O lançamento do album dos Radiohead - A tradicional sistema de distribuição de música vai acabar mais dia menos dia. As editoras e distribuidoras tentam a todo o custo sensibilizar governos, acenando-lhe com a perda de impostos, o desemprego dos seus funcionários e a protecção de propriedade intelectual. Quanto a mim o negócio já mudou. Se me apaixonar por uma música compro-a no itunes. De resto os projectos como o Last.FM, as páginas com música gratuita, e as redes de artistas como o myspace, já permitem disfrutar experiências musicais muito satisfatórias. O lançamento do album via download, ao preço que cada um quisesse pagar é uma enorme alavanca para esta nova geração.

A Harmonização do Sistema Contabilistico Europeu - Em 2007 arrancou o Sistema de Normalização Contabilista. A União Europeia pretende que todos os Estados membro adoptem um sistema de relato financeiro único, bem como o processo de revisão de contas, com regras mais rígidas, de forma a evitar escândalos financeiros.
Como sempre, em Portugal, foi mal feito, sendo anunciado o arranque do novo plano para 01/01/2008, o que era evidentemente prematuro. Porém, o novo Plano Oficial de Contas está aí, aguardando proposta de D.L. do Governo. Tem a novidade de trazer regras adequadas às PME, apesar de neste ponto particular não haver harmonização, não foram impostas as características das PME.
Este novo POC vem, na minha opinião, facilitar a Contabilidade Nacional (apuramento do PIB, Importações, Exportações, Saldo da Balança Comercial, etc.) mas principalmente a Contabilidade Europeia.

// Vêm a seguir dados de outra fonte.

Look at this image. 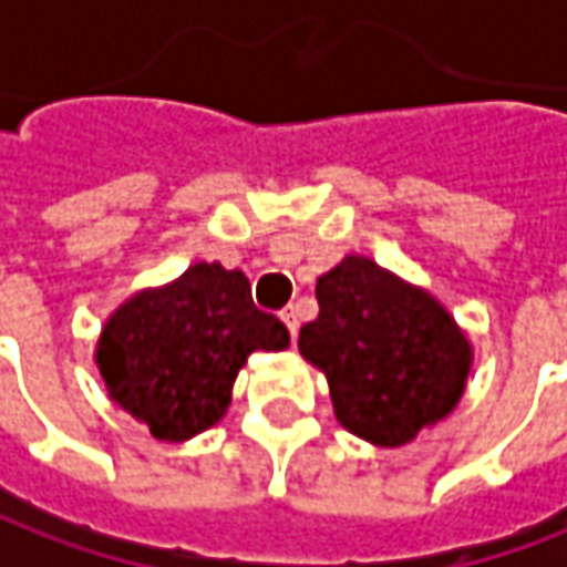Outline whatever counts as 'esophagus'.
<instances>
[{"label":"esophagus","mask_w":567,"mask_h":567,"mask_svg":"<svg viewBox=\"0 0 567 567\" xmlns=\"http://www.w3.org/2000/svg\"><path fill=\"white\" fill-rule=\"evenodd\" d=\"M282 322L288 326L291 338H298V307H285L282 310Z\"/></svg>","instance_id":"obj_1"}]
</instances>
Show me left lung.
<instances>
[{"instance_id": "left-lung-1", "label": "left lung", "mask_w": 567, "mask_h": 567, "mask_svg": "<svg viewBox=\"0 0 567 567\" xmlns=\"http://www.w3.org/2000/svg\"><path fill=\"white\" fill-rule=\"evenodd\" d=\"M316 300L300 357L326 375L334 419L350 434L403 446L456 410L475 348L429 288L348 254L319 276Z\"/></svg>"}]
</instances>
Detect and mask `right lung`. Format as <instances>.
Here are the masks:
<instances>
[{
  "instance_id": "obj_1",
  "label": "right lung",
  "mask_w": 567,
  "mask_h": 567,
  "mask_svg": "<svg viewBox=\"0 0 567 567\" xmlns=\"http://www.w3.org/2000/svg\"><path fill=\"white\" fill-rule=\"evenodd\" d=\"M288 344L282 322L254 307L241 269L202 260L123 300L105 319L92 360L123 413L157 441L183 444L226 415L254 350Z\"/></svg>"
}]
</instances>
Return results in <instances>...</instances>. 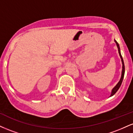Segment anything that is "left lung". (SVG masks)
<instances>
[{"instance_id":"1","label":"left lung","mask_w":133,"mask_h":133,"mask_svg":"<svg viewBox=\"0 0 133 133\" xmlns=\"http://www.w3.org/2000/svg\"><path fill=\"white\" fill-rule=\"evenodd\" d=\"M116 43V45L117 46V48H118V52H119V56L121 57V61H122V63H123V70H122V75H121V79L119 81V82L117 83V84L116 86L114 88H113V89L112 90V92H111V96H113L114 94H115L116 92H117V90L119 89L121 85L122 84V82H123V78H124V72H125V68H124V61H123V57H122V56L121 54V52H120V48H119V44L116 41H115Z\"/></svg>"}]
</instances>
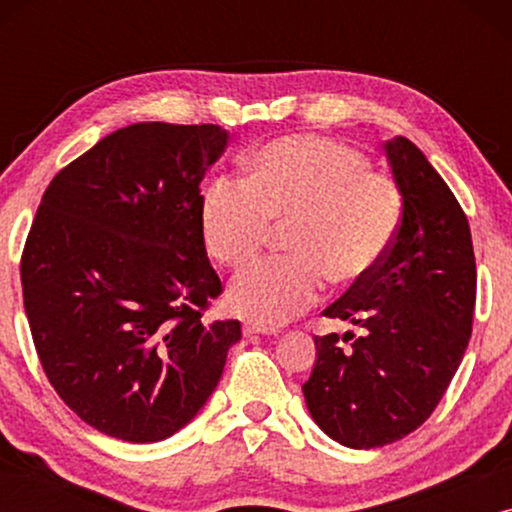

Empresa e Declarações on-line - Em 2007 ficou operacional um dos pontos mais importantes do projecto SIMPLEX. Hoje quem quiser abrir uma empresa, pode sentar-se depois de jantar e antes da meia-noite tem a empresa criada. Registada, Estatutos aprovados*, Marca registada*, e contabilista nomeado (pode ser algum que conheça, ou algum duma base de dados disponível). Nos dias seguintes será inscrito pelo TOC nas finanças para efeitos de IRC e IVA (também via internet). Depois é só abrir em conta em nome da empresa e depositar o Capital. Quanto a mim só falta reduzir o valor de capital mínimo (€ 5.000) para incentivar mais o empreendorismo.
Sem dúvida um passo importantíssimo no combate à burocracia que tanto atrasa o país.

* Para serem aprovados imediatamente terá que escolher uns estatutos e uma marca pré-aprovados no site empresa.on-line.pt









publicado às 23:02


2 comentários

De Artur Correia a 07.01.2008

Quanto ao SIMPLEX / Empresa na Hora, a única coisa que resta saber é quanto é que vai custar ao contribuinte (individualmente considerado) a "facilidade" de ter de escolher pactos sociais pré-aprovados (que raramente se adaptam às necessidades de cada empresa).
É preciso notar que, actualmente, o sistema de registo comercial trocou a segurança dos actos pela celeridade dos actos. É indubitavelmente mais rápido, mas infinitamente menos seguro. Não me refiro apenas ao momento da constituição das sociedades, mas também à forma como todos os outros registos são feitos.
Já agora - o capital mínimo para uma sociedade por quotas são EUR 5.000,00 e já não é necessário comprovar o depósito em instituição bancária (como disse, compromete-se a segurança)

Notável, notável, pela positiva, é, na minha opinião, a certidão permanente.

De Nuno Saraiva a 07.01.2008

Muito obrigado.
Houve um facto um lapso, e rectifiquei 25.000 para 5.000 Euros.

Em relação ao restante não sou assim tão negativo e não me parece que o sistema seja assim tão falível.

Que custos poderá haver pela escolha dum pacto social desadequado (será assim tão desadequado? )

O custo de alteração do pacto? Bom, isso compete a quem cria a empresa se o pacto realmente se adequa.

Em relação ao capital, este tem que ser depositado no banco no prazo de cinco dias. Além da declaração de responsabilidade, compete ao Técnico Oficial de Contas garantir a regularidade destas, e não é provável um TOC dar início a uma actividade, como uma irregularidade tamanha.
Além disso, o capital não tem que ser obrigatoriamente em dinheiro. Um sócio pode entregar bens (um imóvel, mercadorias, viaturas, etc.), ficando tal facto registado na acta de constituição.